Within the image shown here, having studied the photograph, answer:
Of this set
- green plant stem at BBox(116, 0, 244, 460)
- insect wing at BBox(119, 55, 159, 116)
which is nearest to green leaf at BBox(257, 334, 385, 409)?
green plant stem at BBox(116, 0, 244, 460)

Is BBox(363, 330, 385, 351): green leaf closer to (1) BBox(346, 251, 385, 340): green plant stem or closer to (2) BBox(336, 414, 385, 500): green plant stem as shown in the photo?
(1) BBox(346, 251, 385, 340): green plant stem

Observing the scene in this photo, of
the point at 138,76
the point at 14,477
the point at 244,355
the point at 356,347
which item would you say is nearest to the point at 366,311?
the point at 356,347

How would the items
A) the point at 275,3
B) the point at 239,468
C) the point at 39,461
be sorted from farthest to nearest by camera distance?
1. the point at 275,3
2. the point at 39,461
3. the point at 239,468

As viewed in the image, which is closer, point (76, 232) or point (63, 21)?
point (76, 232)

## WORK TO COMPLETE:
Reproduce all of the material above word for word, preserving every line in its original order.

## COMPLETED TASK:
Within the image shown here, having studied the photograph, answer:
Of this set
- green plant stem at BBox(116, 0, 244, 460)
- insect wing at BBox(119, 55, 159, 116)
which is nearest to green leaf at BBox(257, 334, 385, 409)?
green plant stem at BBox(116, 0, 244, 460)

Is BBox(363, 330, 385, 351): green leaf closer to (1) BBox(346, 251, 385, 340): green plant stem or closer to (2) BBox(336, 414, 385, 500): green plant stem as shown in the photo?
(1) BBox(346, 251, 385, 340): green plant stem

Observing the scene in this photo, of
the point at 138,76
the point at 14,477
the point at 244,355
the point at 356,347
which item would you say is nearest to the point at 366,311?
the point at 356,347

How would the items
A) the point at 275,3
B) the point at 239,468
C) the point at 39,461
be sorted from farthest to nearest by camera distance?
1. the point at 275,3
2. the point at 39,461
3. the point at 239,468

As viewed in the image, which is closer, point (76, 232) or point (63, 21)?
point (76, 232)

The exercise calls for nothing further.